Noel soltó una fuerte carcajada; al terminar, la tenue sonrisa que le sobrevivió, también se extinguió ante la seriedad de Margarita.

–El cliente manipuló la vida de su amigo, desde antes que firmaran los estatutos. Le presentó a la que con el tiempo se convirtió en su esposa, él ya sabía que ella era estéril. Desde un principio tramó quedarse con todo.

–¡Pero qué hijo de la chingada!… –Sorprendido volteó de reojo a ver a Pruit.

–No termina ahí. El cliente, convencido de que su amigo no tendría descendencia, dado que amaba mucho a su esposa como para separarse por ese motivo, se tranquilizó por un tiempo. El asunto lo reventó la esposa del amigo a quien le entró la idea de adoptar. El cliente la mató. ¿Sabes cómo murió? –Margarita miró fijamente a Noel, que entretenido miraba pasar a unos peatones, bajo la luz roja– Fue encontrada al borde de una ladera; las autoridades cerraron el caso y declararon muerte accidental.

–¡Pero qué hijo de puta!… –Aceleró con el afán de disimular la incomodidad que le causó saber que Margarita conocía más detalles del caso.

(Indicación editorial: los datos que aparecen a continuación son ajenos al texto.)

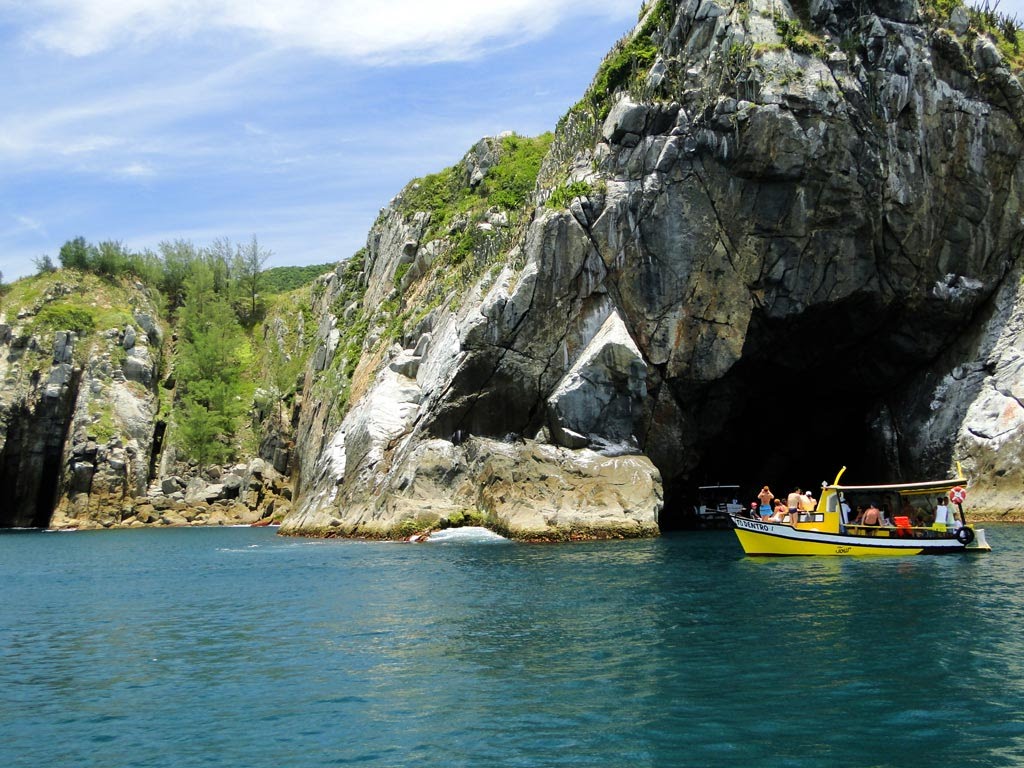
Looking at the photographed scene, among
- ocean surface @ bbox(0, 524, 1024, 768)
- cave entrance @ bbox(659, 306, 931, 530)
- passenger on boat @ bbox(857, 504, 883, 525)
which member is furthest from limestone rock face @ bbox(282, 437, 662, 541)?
passenger on boat @ bbox(857, 504, 883, 525)

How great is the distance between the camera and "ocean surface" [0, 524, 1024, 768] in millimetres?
14805

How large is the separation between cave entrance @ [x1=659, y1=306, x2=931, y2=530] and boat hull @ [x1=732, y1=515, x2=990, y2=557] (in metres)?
16.7

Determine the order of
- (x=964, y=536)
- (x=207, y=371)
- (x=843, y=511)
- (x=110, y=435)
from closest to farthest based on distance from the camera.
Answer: (x=964, y=536), (x=843, y=511), (x=110, y=435), (x=207, y=371)

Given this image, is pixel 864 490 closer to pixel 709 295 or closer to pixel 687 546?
pixel 687 546

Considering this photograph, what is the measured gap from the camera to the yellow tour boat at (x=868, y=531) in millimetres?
38219

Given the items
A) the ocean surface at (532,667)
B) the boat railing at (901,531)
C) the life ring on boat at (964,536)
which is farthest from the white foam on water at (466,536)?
the life ring on boat at (964,536)

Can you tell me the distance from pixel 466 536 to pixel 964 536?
23702 mm

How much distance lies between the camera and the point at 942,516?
129 feet

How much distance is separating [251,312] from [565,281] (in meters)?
77.9

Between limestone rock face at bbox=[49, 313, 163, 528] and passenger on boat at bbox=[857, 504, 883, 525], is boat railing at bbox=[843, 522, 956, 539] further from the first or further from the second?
limestone rock face at bbox=[49, 313, 163, 528]

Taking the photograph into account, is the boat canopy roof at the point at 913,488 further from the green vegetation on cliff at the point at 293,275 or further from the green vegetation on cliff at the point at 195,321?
the green vegetation on cliff at the point at 293,275

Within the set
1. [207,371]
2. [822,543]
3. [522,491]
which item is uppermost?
[207,371]

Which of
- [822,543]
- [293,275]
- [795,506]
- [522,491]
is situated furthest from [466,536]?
[293,275]

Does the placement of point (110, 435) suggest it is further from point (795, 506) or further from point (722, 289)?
point (795, 506)
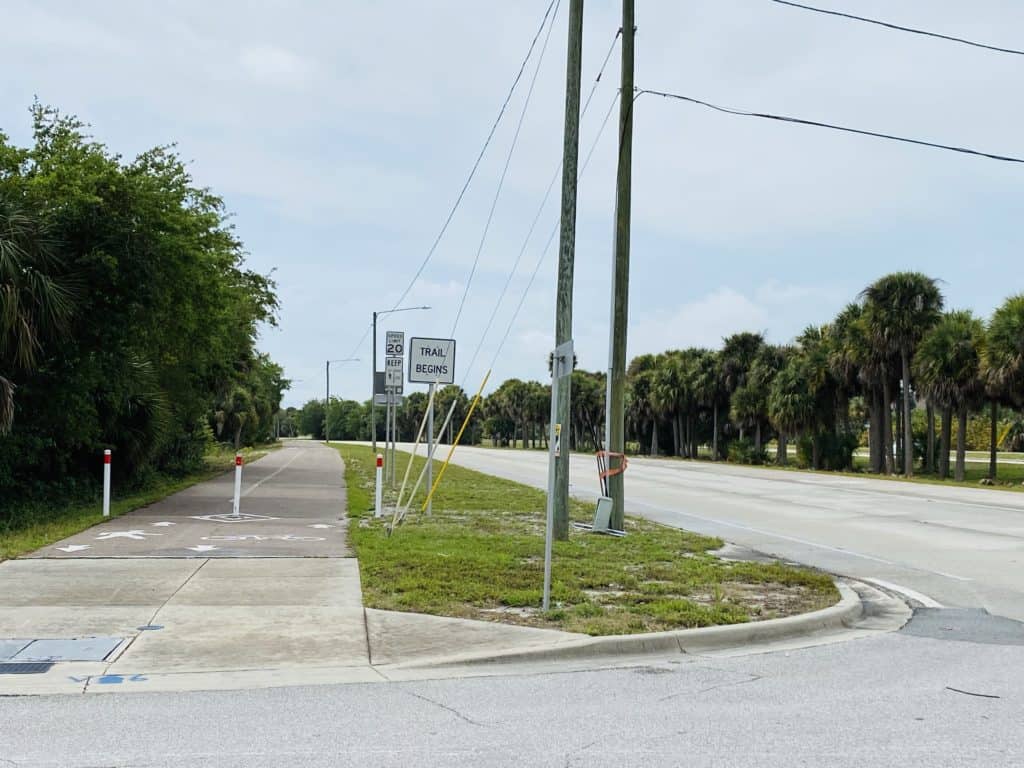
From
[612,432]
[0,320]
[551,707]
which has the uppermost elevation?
[0,320]

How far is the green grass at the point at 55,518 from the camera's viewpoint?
1287 centimetres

–Todavía no termino. Cuando nació la hija del cliente, a éste le pareció normal el profundo cariño que su amigo le tomó a su hija, dado que recién había perdido su futuro familiar, al morir su esposa. Lo que el cliente nunca supo, y quién sabe si su amigo se lo confesó al borde de su muerte, si es que ya ocurrió, es que éste era el padre biológico de la hija del cliente. ¿Recuerdas la ruptura entre la hija y el amigo del cliente, a qué crees que se debió? –Salamanca levantó las cejas sin dejar de mirar la avenida– Pues el amigo del cliente le reveló que era su verdadero padre; pero ella no pudo aceptarlo inmediatamente.

–¡No te puedo creer!, ¿pero cómo es que sabes todos estos detalles?

–Ya te dije, me gusta mi trabajo, y me gusta hacerlo bien. De cualquier forma, te volvió a salir bien el show. Déjame en el semáforo de Parroquia, quiero a pasar a la tienda a comprarme un vestido; tengo una fiesta hoy por la noche

No cuestionó la petición. Se despidió de ella no sin mirar sus hermosos ojos verdes. Luego, la vio alejarse tranquilamente con su larga y pelirroja cabellera rizada.